Read Watching Marilyn Page 9


  Chapter 9

 

  "Guess who Nancy Reagan dated before she took up with Ronnie."

  "The infamous Peter Lawford."

  Sol was disappointed. "How’d you know?"

  "I never reveal a lady’s secrets, Sol."

  "That’s a handicap in your line of business."

  "You ain’t paying me."

  "I offer you hospitality," Sol was still disappointed. He was buying me lunch. We sat at a table in the middle of a crowded Fox Commissary but everyone was too busy to pay attention to anything we said.

  I looked around the place. It was noisy. People tended to be excited, not really focussed on their food, some were dressed for the South Seas and some were dressed for snow. I recognised a few faces but no one really famous except for Will Rogers up on the wall in the big, pre-war mural.

  "I think it was Tommy told me."

  "He okay after yesterday?"

  "Water under the bridge."

  "He told you who else?"

  I took pity. "No."

  "He didn’t mention that at one time Nancy was romantically linked to Clark Gable?"

  "That right? I heard stories say the opposite."

  "Don’t believe them."

  "Heard another story Clark Gable might've been Marilyn Monroe's real daddy."

  Sol grimaced. "The family resemblance escapes me."

  "It didn't come from any reliable source. Marilyn ever eat in here?"

  "Maybe not for much longer. Rumour is the executive suite have given up and decided to suspend her again."

  "You hear any more of that rumour let me know. Was there any substance in the story Marilyn was responsible for pushing Gable too far?"

  "Why he died, you mean? Last time I saw him, even before The Misfits, he looked a sick man. Sure they went forty days over schedule, mostly due to Monroe and barbiturates, but I think his time had come. Exactly what is your interest in Marilyn?" Sol asked casually enough that he hoped to catch me off guard.

  "I'm just a fan, Sol."

  "Like I'm a devout cynic, Frank."

  "But discreet," I flattered him. "I just want to understand the connections between these people."

  "It’s a small town if you move in those circles. A hothouse ménage.

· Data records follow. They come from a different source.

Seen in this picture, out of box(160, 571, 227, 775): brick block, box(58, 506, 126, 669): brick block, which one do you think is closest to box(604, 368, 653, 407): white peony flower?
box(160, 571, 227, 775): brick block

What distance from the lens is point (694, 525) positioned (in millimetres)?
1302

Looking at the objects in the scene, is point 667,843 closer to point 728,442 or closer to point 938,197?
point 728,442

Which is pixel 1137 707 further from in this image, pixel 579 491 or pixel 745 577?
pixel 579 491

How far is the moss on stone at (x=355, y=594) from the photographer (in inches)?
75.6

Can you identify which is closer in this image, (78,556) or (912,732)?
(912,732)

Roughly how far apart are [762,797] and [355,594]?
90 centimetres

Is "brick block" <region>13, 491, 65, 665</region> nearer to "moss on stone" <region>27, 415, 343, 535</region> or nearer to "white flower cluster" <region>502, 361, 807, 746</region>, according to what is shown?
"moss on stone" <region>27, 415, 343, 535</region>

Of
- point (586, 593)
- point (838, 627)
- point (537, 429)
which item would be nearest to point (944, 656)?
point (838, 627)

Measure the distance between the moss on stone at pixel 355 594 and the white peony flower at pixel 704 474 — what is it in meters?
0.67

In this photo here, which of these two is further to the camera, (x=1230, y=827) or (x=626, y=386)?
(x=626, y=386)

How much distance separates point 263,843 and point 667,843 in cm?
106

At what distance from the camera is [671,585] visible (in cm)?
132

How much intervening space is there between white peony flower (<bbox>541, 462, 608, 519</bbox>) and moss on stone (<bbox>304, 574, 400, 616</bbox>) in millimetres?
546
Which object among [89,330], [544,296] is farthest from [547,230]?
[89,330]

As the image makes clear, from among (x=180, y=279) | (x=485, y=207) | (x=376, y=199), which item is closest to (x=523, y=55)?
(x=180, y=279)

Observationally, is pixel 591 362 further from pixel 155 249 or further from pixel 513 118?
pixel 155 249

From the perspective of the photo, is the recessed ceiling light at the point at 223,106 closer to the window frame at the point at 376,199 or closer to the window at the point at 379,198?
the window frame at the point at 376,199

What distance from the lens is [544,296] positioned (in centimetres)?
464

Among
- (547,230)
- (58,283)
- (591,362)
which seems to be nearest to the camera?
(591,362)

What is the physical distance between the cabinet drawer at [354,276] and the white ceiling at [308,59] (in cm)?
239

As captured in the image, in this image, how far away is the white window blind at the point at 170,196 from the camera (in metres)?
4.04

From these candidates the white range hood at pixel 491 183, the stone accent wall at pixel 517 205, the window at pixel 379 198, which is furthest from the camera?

Small town full of big people."

  "Larger than life," I agreed.

  "Bigger, not necessarily better. Take my advice, stay away from actresses. Plenty of secretaries around here with feet on the ground and just as good ankles."

  "You don’t stay away from actresses."

  "Only one I ever fell in love with was Marlene Dietrich, she didn’t reciprocate, but she tipped me a dollar on the last day of filming. You seeing anyone right now?"

  "Too busy, Sol."

  "I’m gonna fix you up with a date. With a real sweet, little secretary."

  "Didn't you meet Sherri when she was typing up scripts here?"

  "She was temporary, she's better off a full-time mother for TJ, a homemaker."

  "Long as you don't still notice secretary’s ankles."

  "Sounding like a big brother, Frank. You know I look after her."

  "Yeah. I got to admit that."

  Sol looked embarrassed. "It’s a family-sized house, too big to rattle around in alone, but I like to garden so an apartment would be no use to me. I’ve had spells of single living and never liked it. I drink only in moderation and go out to play Bridge one night a week. I think we make a good family, Frank"

  "You never wanted kids of your own?"

  "Look at me. I’m too scared to take that level of responsibility. It’s needed all my courage to teach TJ to play tennis."

  Sol finished his club sandwich, settled back on his chair and lit a cigarette. "I was telling you about Nancy….who else she dated."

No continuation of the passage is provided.